Friday, January 29, 2010

Life is far from perfect, but I'm having fun anyway

Okay, so remember in my last post when I said I'd seen no evidence of rats living on my floor? I totally and completely jinxed myself by saying that. The past two nights I've heard a rat running around my room trying to eat my food. And two nights ago I could even see it, which was actually better than not seeing it because I could definitively see that it was on the opposite side of the room from me. Needless to say, however, I was still rather freaked out by this. Last night was significantly better because it only woke me up once. Unfortunately this was because our shower broke a few hours before I went to bed, so it was noisily running all night. We couldn't get it fixed until this morning, at which point they worked on it for three hours. And now, upon returning from class, they're working on it again. So basically, I have the most unlucky room ever what with things breaking and gross creatures running around.

For the most part this week has been uneventful. Class has been a bit better than usual- we went to a few museums downtown as part of our history Vietnamese studies classes. For my Vietnamese language class today we took motorbike taxis to a market and had to bargain with vendors for a good price, which was easily more fun than sitting in a classroom trying to understand, well, anything. Vietnamese is fairly simple as far as grammar goes, but the pronunciation is really really difficult. Also, everyone in my class seems to experience a phenomenon in which we can understand everything the teacher says until he asks one of us a question, at which point it all turns to gibberish and that person's brain tries to melt out their ears. It's very annoying, and makes us all feel very stupid.

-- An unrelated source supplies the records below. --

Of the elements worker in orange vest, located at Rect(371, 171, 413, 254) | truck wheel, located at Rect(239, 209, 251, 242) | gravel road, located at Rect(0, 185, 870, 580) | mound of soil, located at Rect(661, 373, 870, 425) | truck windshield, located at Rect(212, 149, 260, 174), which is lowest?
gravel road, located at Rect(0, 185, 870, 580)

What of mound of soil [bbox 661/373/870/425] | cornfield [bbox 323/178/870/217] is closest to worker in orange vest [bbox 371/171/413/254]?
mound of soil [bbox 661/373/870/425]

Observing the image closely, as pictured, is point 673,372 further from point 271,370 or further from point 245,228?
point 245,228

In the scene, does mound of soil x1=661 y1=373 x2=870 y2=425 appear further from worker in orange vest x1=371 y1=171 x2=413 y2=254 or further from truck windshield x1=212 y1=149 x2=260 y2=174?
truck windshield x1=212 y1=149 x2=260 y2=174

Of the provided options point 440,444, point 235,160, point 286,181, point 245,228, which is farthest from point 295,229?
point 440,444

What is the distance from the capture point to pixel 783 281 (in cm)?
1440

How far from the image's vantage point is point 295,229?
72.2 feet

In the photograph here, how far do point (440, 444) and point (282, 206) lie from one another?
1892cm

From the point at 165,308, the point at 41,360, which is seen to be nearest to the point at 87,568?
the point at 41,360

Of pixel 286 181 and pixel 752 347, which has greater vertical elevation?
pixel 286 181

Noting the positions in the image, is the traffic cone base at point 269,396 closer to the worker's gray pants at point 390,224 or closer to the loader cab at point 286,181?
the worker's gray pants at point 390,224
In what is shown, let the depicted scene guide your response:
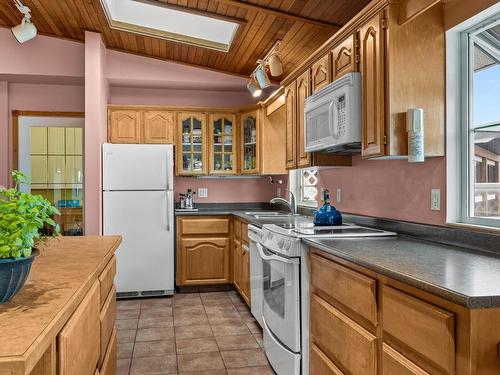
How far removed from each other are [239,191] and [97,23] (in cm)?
246

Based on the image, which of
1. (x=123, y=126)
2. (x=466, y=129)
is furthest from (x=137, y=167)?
(x=466, y=129)

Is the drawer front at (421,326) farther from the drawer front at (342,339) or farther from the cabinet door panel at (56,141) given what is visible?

Last night we cooked dinner for our roommates. We found a grocery store that sells western food, and rented the kitchen at our school for the evening. (Our school has a kitchen, but our guesthouse doesn't. How weird is that?!) Because the ingredients we could find were somewhat limited, and ovens just don't exist here, we ended up cooking a lot of breakfast food (chocolate and banana pancakes, bacon and eggs) in addition to our dinner food (pasta with marinara sauce, mac n cheese, mashed potatoes). We also had some Norwegian rice pudding for dessert, because one of the girls on our trip is from Norway. It was delicious and wonderful and tasted like home. I think our roommates really liked most of the food, though I definitely saw some weird combinations of things being eaten (such as mac n cheese on top of a pancake). It was also great to get to cook again, since we can mostly only go out to eat here.

2 comments:

  1. Does your teacher use hand gestures when talking? I figured out that when my japanese teacher was explaining, I understood half and could follow the pantomimes the rest of the time, but she would stop when she was directly asking a question and we'd all suddenly forget how to answer her. Maybe it's the same asian hand language not at work?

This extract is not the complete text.